═════ Data supplied

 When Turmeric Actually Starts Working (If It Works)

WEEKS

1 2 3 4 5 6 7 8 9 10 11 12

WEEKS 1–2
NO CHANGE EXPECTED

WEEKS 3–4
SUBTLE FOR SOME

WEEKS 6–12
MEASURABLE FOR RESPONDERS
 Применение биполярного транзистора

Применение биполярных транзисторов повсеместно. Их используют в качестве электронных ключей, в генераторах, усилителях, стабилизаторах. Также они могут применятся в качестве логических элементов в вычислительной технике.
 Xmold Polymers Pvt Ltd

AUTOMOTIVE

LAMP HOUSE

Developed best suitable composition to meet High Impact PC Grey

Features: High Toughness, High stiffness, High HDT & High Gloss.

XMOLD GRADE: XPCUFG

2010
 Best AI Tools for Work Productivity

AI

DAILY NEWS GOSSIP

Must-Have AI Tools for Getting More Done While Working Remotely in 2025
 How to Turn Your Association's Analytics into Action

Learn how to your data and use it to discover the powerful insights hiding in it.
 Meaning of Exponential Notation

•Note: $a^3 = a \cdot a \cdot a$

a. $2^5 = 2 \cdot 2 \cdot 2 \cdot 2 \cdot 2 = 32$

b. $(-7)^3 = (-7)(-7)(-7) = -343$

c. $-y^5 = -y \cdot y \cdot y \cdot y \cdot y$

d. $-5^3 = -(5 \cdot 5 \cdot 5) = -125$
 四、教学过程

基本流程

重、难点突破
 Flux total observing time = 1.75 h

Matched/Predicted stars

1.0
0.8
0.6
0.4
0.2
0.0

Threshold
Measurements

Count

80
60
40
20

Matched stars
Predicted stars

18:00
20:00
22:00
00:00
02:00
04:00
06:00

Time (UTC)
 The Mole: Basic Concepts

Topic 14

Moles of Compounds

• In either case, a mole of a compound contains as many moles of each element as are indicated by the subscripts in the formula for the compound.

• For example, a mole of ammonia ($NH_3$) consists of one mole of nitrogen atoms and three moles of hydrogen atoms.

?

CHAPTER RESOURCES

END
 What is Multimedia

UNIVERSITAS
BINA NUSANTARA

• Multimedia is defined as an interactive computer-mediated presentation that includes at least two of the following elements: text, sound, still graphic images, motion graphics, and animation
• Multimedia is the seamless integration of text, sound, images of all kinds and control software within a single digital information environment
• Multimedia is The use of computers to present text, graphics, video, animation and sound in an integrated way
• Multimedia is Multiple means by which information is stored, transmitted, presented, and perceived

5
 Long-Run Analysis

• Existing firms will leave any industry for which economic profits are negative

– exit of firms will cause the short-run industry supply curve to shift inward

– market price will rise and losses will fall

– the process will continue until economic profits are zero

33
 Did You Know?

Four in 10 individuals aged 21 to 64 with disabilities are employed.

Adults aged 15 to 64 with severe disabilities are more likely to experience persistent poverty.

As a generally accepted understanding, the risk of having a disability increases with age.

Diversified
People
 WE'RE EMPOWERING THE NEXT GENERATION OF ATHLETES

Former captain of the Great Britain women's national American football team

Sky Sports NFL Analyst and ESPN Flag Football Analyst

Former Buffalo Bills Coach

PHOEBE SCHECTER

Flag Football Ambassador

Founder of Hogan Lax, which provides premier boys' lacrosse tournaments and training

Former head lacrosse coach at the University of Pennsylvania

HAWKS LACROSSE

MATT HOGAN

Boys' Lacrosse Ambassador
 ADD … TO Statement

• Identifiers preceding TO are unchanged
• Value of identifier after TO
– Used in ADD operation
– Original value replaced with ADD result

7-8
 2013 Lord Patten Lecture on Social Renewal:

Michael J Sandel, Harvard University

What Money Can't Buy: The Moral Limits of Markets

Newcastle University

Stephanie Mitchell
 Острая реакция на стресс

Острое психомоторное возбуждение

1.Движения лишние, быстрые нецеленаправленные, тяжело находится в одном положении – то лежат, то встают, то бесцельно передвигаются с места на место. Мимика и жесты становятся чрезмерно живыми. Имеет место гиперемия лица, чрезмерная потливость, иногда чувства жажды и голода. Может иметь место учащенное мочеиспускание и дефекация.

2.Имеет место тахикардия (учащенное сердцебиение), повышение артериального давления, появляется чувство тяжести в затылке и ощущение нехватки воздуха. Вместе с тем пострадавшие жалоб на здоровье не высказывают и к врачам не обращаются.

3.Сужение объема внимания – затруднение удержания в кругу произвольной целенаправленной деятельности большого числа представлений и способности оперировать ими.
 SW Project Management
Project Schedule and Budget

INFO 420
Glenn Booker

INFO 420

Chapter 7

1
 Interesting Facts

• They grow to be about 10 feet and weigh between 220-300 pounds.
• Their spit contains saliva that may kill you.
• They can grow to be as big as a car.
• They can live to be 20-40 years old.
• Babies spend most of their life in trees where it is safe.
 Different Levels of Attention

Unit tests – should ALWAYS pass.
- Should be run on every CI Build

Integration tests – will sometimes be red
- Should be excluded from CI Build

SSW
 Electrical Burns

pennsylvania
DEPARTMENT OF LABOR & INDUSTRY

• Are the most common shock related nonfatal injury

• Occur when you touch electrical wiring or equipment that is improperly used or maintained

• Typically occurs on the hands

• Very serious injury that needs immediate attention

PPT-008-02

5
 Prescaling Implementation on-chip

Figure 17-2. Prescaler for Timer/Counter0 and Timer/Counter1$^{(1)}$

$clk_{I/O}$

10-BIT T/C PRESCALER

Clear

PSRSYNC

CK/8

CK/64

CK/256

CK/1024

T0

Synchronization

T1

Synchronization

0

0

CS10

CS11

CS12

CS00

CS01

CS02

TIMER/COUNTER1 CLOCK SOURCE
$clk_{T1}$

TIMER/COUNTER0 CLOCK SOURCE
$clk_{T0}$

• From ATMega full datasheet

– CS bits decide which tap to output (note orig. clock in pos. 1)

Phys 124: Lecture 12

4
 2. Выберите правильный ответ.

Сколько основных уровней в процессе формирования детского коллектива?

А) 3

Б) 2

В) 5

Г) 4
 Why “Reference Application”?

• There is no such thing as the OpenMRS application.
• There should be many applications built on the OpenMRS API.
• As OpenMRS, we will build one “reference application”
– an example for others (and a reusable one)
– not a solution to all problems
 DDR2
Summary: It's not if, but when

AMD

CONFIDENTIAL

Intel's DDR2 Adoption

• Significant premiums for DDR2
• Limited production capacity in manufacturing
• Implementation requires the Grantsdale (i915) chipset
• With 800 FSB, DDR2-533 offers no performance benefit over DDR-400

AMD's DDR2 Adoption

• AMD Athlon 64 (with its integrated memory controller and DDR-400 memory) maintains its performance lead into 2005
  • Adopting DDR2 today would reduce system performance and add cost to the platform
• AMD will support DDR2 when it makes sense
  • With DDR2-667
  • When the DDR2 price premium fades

══════════

*Problem to solve*. All records must be repeated exactly, with none skipped.

*Response*.
 When Turmeric Actually Starts Working (If It Works)

WEEKS

1 2 3 4 5 6 7 8 9 10 11 12

WEEKS 1–2
NO CHANGE EXPECTED

WEEKS 3–4
SUBTLE FOR SOME

WEEKS 6–12
MEASURABLE FOR RESPONDERS
 Применение биполярного транзистора

Применение биполярных транзисторов повсеместно. Их используют в качестве электронных ключей, в генераторах, усилителях, стабилизаторах. Также они могут применятся в качестве логических элементов в вычислительной технике.
 Xmold Polymers Pvt Ltd

AUTOMOTIVE

LAMP HOUSE

Developed best suitable composition to meet High Impact PC Grey

Features: High Toughness, High stiffness, High HDT & High Gloss.

XMOLD GRADE: XPCUFG

2010
 Best AI Tools for Work Productivity

AI

DAILY NEWS GOSSIP

Must-Have AI Tools for Getting More Done While Working Remotely in 2025
 How to Turn Your Association's Analytics into Action

Learn how to your data and use it to discover the powerful insights hiding in it.
 Meaning of Exponential Notation

•Note: $a^3 = a \cdot a \cdot a$

a. $2^5 = 2 \cdot 2 \cdot 2 \cdot 2 \cdot 2 = 32$

b. $(-7)^3 = (-7)(-7)(-7) = -343$

c. $-y^5 = -y \cdot y \cdot y \cdot y \cdot y$

d. $-5^3 = -(5 \cdot 5 \cdot 5) = -125$
 四、教学过程

基本流程

重、难点突破
 Flux total observing time = 1.75 h

Matched/Predicted stars

1.0
0.8
0.6
0.4
0.2
0.0

Threshold
Measurements

Count

80
60
40
20

Matched stars
Predicted stars

18:00
20:00
22:00
00:00
02:00
04:00
06:00

Time (UTC)
 The Mole: Basic Concepts

Topic 14

Moles of Compounds

• In either case, a mole of a compound contains as many moles of each element as are indicated by the subscripts in the formula for the compound.

• For example, a mole of ammonia ($NH_3$) consists of one mole of nitrogen atoms and three moles of hydrogen atoms.

?

CHAPTER RESOURCES

END
 What is Multimedia

UNIVERSITAS
BINA NUSANTARA

• Multimedia is defined as an interactive computer-mediated presentation that includes at least two of the following elements: text, sound, still graphic images, motion graphics, and animation
• Multimedia is the seamless integration of text, sound, images of all kinds and control software within a single digital information environment
• Multimedia is The use of computers to present text, graphics, video, animation and sound in an integrated way
• Multimedia is Multiple means by which information is stored, transmitted, presented, and perceived

5
 Long-Run Analysis

• Existing firms will leave any industry for which economic profits are negative

– exit of firms will cause the short-run industry supply curve to shift inward

– market price will rise and losses will fall

– the process will continue until economic profits are zero

33
 Did You Know?

Four in 10 individuals aged 21 to 64 with disabilities are employed.

Adults aged 15 to 64 with severe disabilities are more likely to experience persistent poverty.

As a generally accepted understanding, the risk of having a disability increases with age.

Diversified
People
 WE'RE EMPOWERING THE NEXT GENERATION OF ATHLETES

Former captain of the Great Britain women's national American football team

Sky Sports NFL Analyst and ESPN Flag Football Analyst

Former Buffalo Bills Coach

PHOEBE SCHECTER

Flag Football Ambassador

Founder of Hogan Lax, which provides premier boys' lacrosse tournaments and training

Former head lacrosse coach at the University of Pennsylvania

HAWKS LACROSSE

MATT HOGAN

Boys' Lacrosse Ambassador
 ADD … TO Statement

• Identifiers preceding TO are unchanged
• Value of identifier after TO
– Used in ADD operation
– Original value replaced with ADD result

7-8
 2013 Lord Patten Lecture on Social Renewal:

Michael J Sandel, Harvard University

What Money Can't Buy: The Moral Limits of Markets

Newcastle University

Stephanie Mitchell
 Острая реакция на стресс

Острое психомоторное возбуждение

1.Движения лишние, быстрые нецеленаправленные, тяжело находится в одном положении – то лежат, то встают, то бесцельно передвигаются с места на место. Мимика и жесты становятся чрезмерно живыми. Имеет место гиперемия лица, чрезмерная потливость, иногда чувства жажды и голода. Может иметь место учащенное мочеиспускание и дефекация.

2.Имеет место тахикардия (учащенное сердцебиение), повышение артериального давления, появляется чувство тяжести в затылке и ощущение нехватки воздуха. Вместе с тем пострадавшие жалоб на здоровье не высказывают и к врачам не обращаются.

3.Сужение объема внимания – затруднение удержания в кругу произвольной целенаправленной деятельности большого числа представлений и способности оперировать ими.
 SW Project Management
Project Schedule and Budget

INFO 420
Glenn Booker

INFO 420

Chapter 7

1
 Interesting Facts

• They grow to be about 10 feet and weigh between 220-300 pounds.
• Their spit contains saliva that may kill you.
• They can grow to be as big as a car.
• They can live to be 20-40 years old.
• Babies spend most of their life in trees where it is safe.
 Different Levels of Attention

Unit tests – should ALWAYS pass.
- Should be run on every CI Build

Integration tests – will sometimes be red
- Should be excluded from CI Build

SSW
 Electrical Burns

pennsylvania
DEPARTMENT OF LABOR & INDUSTRY

• Are the most common shock related nonfatal injury

• Occur when you touch electrical wiring or equipment that is improperly used or maintained

• Typically occurs on the hands

• Very serious injury that needs immediate attention

PPT-008-02

5
 Prescaling Implementation on-chip

Figure 17-2. Prescaler for Timer/Counter0 and Timer/Counter1$^{(1)}$

$clk_{I/O}$

10-BIT T/C PRESCALER

Clear

PSRSYNC

CK/8

CK/64

CK/256

CK/1024

T0

Synchronization

T1

Synchronization

0

0

CS10

CS11

CS12

CS00

CS01

CS02

TIMER/COUNTER1 CLOCK SOURCE
$clk_{T1}$

TIMER/COUNTER0 CLOCK SOURCE
$clk_{T0}$

• From ATMega full datasheet

– CS bits decide which tap to output (note orig. clock in pos. 1)

Phys 124: Lecture 12

4
 2. Выберите правильный ответ.

Сколько основных уровней в процессе формирования детского коллектива?

А) 3

Б) 2

В) 5

Г) 4
 Why “Reference Application”?

• There is no such thing as the OpenMRS application.
• There should be many applications built on the OpenMRS API.
• As OpenMRS, we will build one “reference application”
– an example for others (and a reusable one)
– not a solution to all problems
 DDR2
Summary: It's not if, but when

AMD

CONFIDENTIAL

Intel's DDR2 Adoption

• Significant premiums for DDR2
• Limited production capacity in manufacturing
• Implementation requires the Grantsdale (i915) chipset
• With 800 FSB, DDR2-533 offers no performance benefit over DDR-400

AMD's DDR2 Adoption

• AMD Athlon 64 (with its integrated memory controller and DDR-400 memory) maintains its performance lead into 2005
  • Adopting DDR2 today would reduce system performance and add cost to the platform
• AMD will support DDR2 when it makes sense
  • With DDR2-667
  • When the DDR2 price premium fades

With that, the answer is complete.